Zur Methode »aktivierende Befragung«
Eine »aktivierende Befragung« (in der Fachliteratur auch »Aktionsuntersuchung« genannt) zielt auf die Verbesserung der Lebenssituation der Bewohner/innen eines Gemeinwesens ab. Der Prozeß der Veränderung der Lebenssituation orientiert sich ausdrücklich an den Bedarfen und Bedürfnissen der BewohnerInnen. Dabei nehmen diese eine aktive Rolle der Mitgestaltung, Mitwirkung ein. Die »aktivierende Befragung« entspricht keinesfalls einer »empirischen Befragung«, die zur Anfertigung einer Statistik dient. »Das Hauptziel einer Aktionsuntersuchung ist die Veränderung der Situation im Gemeinwesen im Sinne der dort lebenden und betroffenen Bürger durch deren Aktion.« (HINTE, Wolfgang / KARAS, Fritz, Studienbuch der Gruppen- und Gemeinwesenarbeit, Luchterhand Verlag, Neuwied und Frankfurt am Main:1989, S.47) Es werden bei der »aktivierenden Befragung« Gespräche geführt, die auf einem offenen Fragesystem basieren. Das offene Fragen ist dabei von besonderer Bedeutung. Die Befragenden verhalten sich während des Gesprächs zurückhaltend und vertreten die Position der »Unwissenden« und »Interessierten«. Die Befragten sollten in keine vorgegebene Richtung gedrängt werden. Im Laufe der Gespräche erfahren die Befragenden auf diese Art und Weise Informationen, die durch einen detaillierten Fragebogen nie ermittelt hätten werden können.
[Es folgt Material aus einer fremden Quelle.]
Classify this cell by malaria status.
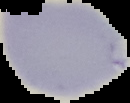

Uninfected.

image size = 130×103 pixels
image type = segmented cell region with the area outside set to black
preparation = thin blood film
Describe the morphology of the erythrocytes.
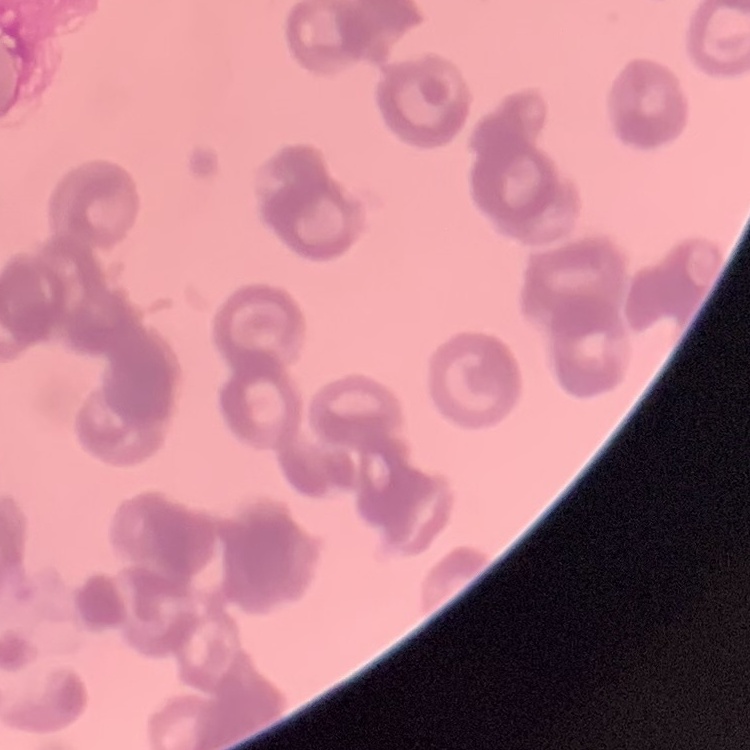

They show rouleaux formation.

One tile cut from a larger photomicrograph. Field's or Giemsa stain. Thin peripheral smear.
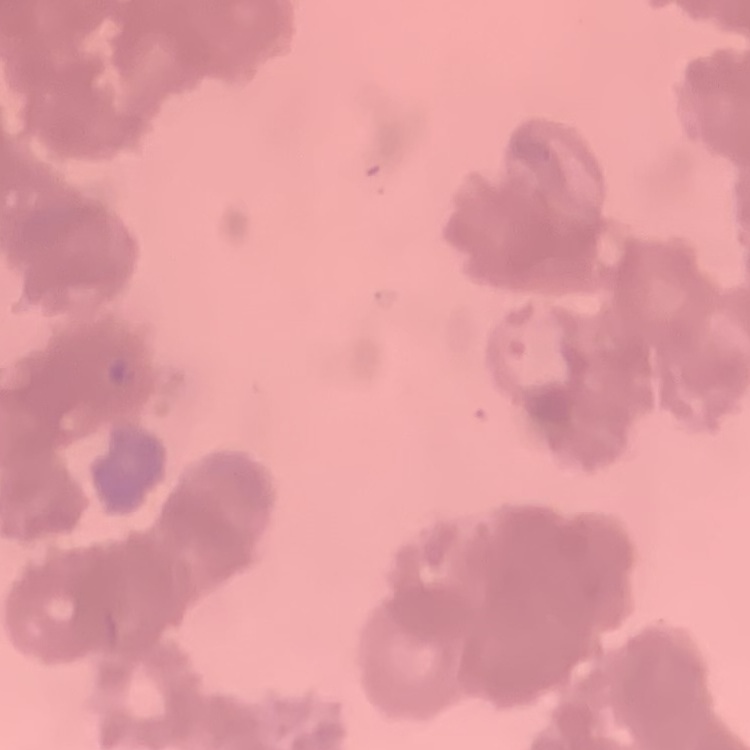
erythrocyte morphology = rouleaux formation
preparation = thin blood film
stain = Field's or Giemsa
image type = square crop of a larger photomicrograph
Locate every blood parasite and identify its species.
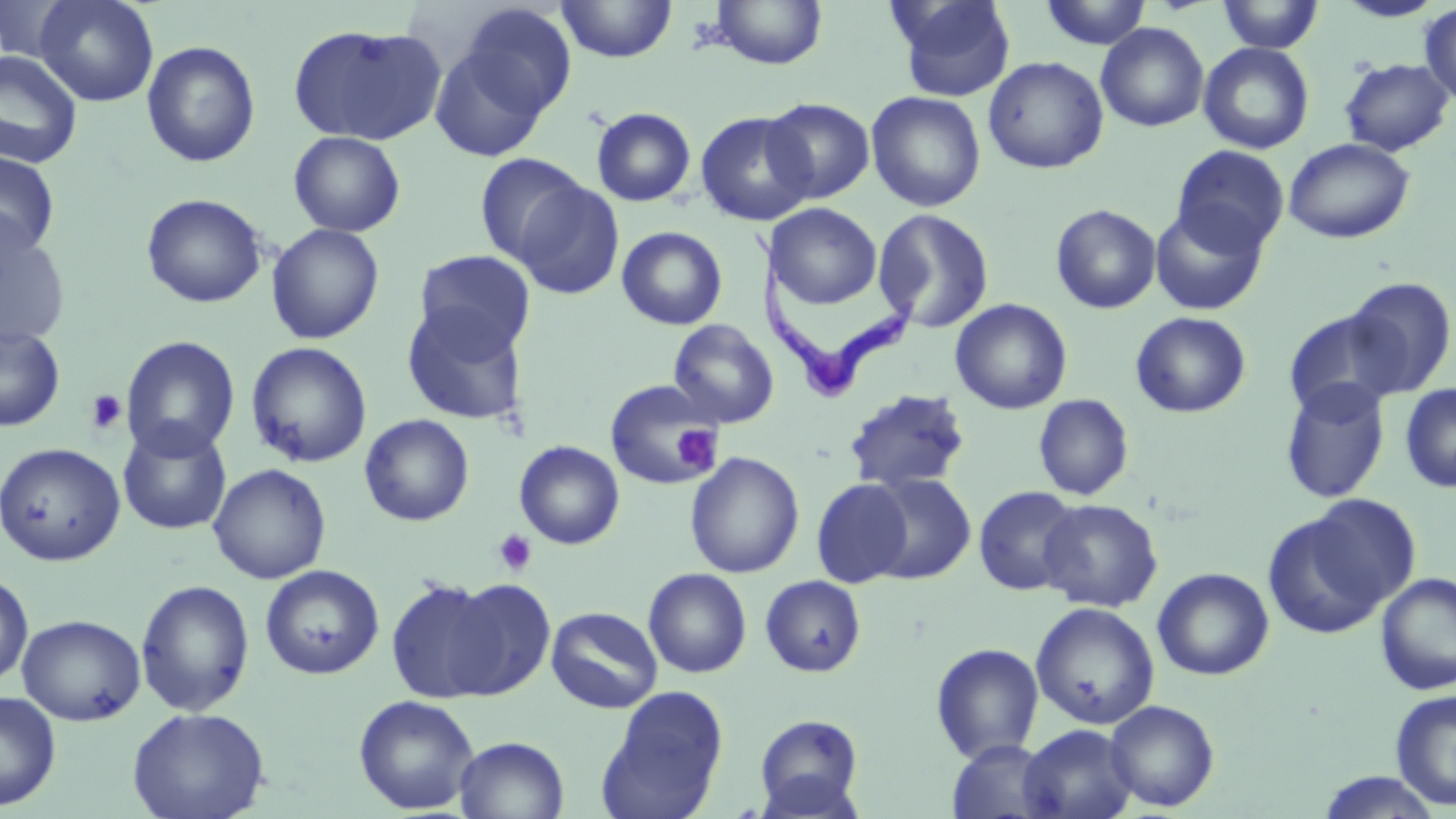

Approximate bounding boxes as named x1/y1/x2/y2 corners in pixels.
Trypanosoma brucei: (x1=753, y1=230, x2=920, y2=405).
No Plasmodium falciparum, Plasmodium ovale, Plasmodium malariae, Plasmodium vivax, or Babesia divergens observed.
Die »aktivierende Befragung« im Sparrplatz-/ Sprengelkiez
Die »aktivierende Befragung« wurde durchgeführt, um mit möglichst vielen BewohnerInnen im Sparrplatz-/ Sprengelkiez ins Gespräch zu kommen und ihre Meinung über »ihren« Kiez zu hören. Über die Befragung sollte zudem ein erster Schritt zur Aktivierung gemacht werden. So wurde erfragt, ob der/die befragte Bewohner/in bereit ist, sich persönlich einzubringen und zu beteiligen, um die Lebenssituation im Kiez zu verbessern. Außerdem wurde versucht in Erfahrung zu bringen, unter welchen Bedingungen sich die Befragten eine Mitwirkung vorstellen könnten.
Unter dem Motto »Im Kiez tut sich was – Sie sind gefragt!« wurden folgende Fragen gestellt: Wie lebt es sich im Sparrplatz-/ Sprengelkiez? Was gefällt den BewohnerInnen im Kiez, was gefällt ihnen nicht? Was gibt es für Vorschläge und Ideen, den Kiez l(i)ebenswerter zu gestalten, die Situation im Kiez zu verbessern? Inwieweit sind die BewohnerInnen bereit, dabei selbst aktiv mitzuwirken, mitzugestalten?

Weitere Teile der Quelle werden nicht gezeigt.